• TASK DIRECTIONS:
Produce an exact copy of the lines from the line containing "How do you line up" through the last line of the entries below, and only those lines.
=== DATASET EXCERPTS ===
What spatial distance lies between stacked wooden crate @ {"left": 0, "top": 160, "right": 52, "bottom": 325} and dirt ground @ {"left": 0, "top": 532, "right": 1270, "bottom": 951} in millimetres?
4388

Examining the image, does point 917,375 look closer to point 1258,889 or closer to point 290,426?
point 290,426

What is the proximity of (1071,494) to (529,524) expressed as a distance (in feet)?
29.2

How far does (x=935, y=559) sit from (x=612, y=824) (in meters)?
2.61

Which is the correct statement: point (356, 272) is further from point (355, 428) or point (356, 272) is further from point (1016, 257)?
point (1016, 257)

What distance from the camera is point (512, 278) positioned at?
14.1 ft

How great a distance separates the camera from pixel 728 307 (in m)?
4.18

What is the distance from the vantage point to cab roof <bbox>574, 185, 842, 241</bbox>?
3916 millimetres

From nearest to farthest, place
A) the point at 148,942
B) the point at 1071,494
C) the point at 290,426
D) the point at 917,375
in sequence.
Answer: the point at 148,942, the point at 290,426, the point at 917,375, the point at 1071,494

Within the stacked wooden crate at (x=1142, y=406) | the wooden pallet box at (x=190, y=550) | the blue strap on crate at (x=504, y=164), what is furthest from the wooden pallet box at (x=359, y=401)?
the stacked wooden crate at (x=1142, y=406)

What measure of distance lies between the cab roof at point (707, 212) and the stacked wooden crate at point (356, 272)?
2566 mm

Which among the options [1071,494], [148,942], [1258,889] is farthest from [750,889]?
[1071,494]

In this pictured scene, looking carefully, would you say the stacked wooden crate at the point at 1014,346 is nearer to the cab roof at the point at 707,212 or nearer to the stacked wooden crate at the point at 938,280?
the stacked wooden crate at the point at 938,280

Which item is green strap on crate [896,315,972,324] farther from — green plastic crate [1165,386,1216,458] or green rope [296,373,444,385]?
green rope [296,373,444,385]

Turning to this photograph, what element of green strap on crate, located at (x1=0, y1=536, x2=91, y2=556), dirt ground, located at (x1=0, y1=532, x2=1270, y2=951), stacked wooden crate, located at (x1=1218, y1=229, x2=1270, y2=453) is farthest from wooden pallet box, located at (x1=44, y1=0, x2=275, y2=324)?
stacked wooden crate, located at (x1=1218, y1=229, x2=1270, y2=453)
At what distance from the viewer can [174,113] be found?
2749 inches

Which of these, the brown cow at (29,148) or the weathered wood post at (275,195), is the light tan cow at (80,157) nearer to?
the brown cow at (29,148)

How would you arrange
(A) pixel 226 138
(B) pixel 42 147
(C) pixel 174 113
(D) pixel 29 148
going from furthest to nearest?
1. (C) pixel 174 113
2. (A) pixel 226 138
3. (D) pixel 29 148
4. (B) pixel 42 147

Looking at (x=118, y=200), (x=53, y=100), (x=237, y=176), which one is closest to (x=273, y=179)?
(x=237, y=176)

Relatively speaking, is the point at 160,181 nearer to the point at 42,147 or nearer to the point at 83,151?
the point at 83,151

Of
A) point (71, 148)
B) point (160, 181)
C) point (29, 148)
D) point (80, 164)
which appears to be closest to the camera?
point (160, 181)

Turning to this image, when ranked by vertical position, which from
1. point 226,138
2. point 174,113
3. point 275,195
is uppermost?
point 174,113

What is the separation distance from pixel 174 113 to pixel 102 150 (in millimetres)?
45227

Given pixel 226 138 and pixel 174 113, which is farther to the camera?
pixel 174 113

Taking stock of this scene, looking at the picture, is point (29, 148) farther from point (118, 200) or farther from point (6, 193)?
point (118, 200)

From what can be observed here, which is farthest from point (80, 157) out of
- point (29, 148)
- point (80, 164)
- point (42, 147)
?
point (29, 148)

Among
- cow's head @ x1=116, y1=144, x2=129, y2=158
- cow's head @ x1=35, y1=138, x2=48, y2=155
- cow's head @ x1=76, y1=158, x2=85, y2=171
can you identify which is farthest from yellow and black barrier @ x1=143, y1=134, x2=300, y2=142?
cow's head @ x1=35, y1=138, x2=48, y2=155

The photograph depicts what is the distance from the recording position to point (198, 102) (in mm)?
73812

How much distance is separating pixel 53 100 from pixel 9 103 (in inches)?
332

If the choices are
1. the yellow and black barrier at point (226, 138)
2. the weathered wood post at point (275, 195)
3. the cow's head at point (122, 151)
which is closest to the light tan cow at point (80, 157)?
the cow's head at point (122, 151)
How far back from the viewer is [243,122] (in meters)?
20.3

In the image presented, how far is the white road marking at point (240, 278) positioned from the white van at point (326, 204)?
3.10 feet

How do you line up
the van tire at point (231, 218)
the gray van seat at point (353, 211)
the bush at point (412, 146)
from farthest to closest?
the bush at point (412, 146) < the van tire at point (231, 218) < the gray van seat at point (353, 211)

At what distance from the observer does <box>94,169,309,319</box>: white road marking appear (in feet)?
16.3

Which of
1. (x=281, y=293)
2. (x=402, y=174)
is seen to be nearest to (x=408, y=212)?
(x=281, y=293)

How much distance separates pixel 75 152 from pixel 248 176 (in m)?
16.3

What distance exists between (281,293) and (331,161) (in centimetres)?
===
• WRITTEN ANSWER:
How do you line up
the van tire at point (231, 218)
the gray van seat at point (353, 211)
the bush at point (412, 146)
from farthest to closest?
the bush at point (412, 146) < the van tire at point (231, 218) < the gray van seat at point (353, 211)

At what distance from the observer does <box>94,169,309,319</box>: white road marking appear (in feet)?
16.3

Which of
1. (x=281, y=293)
2. (x=402, y=174)
is seen to be nearest to (x=408, y=212)?
(x=281, y=293)

How much distance separates pixel 75 152 from pixel 248 176 (in m)?
16.3

What distance exists between (281,293) and (331,161) (in centimetres)?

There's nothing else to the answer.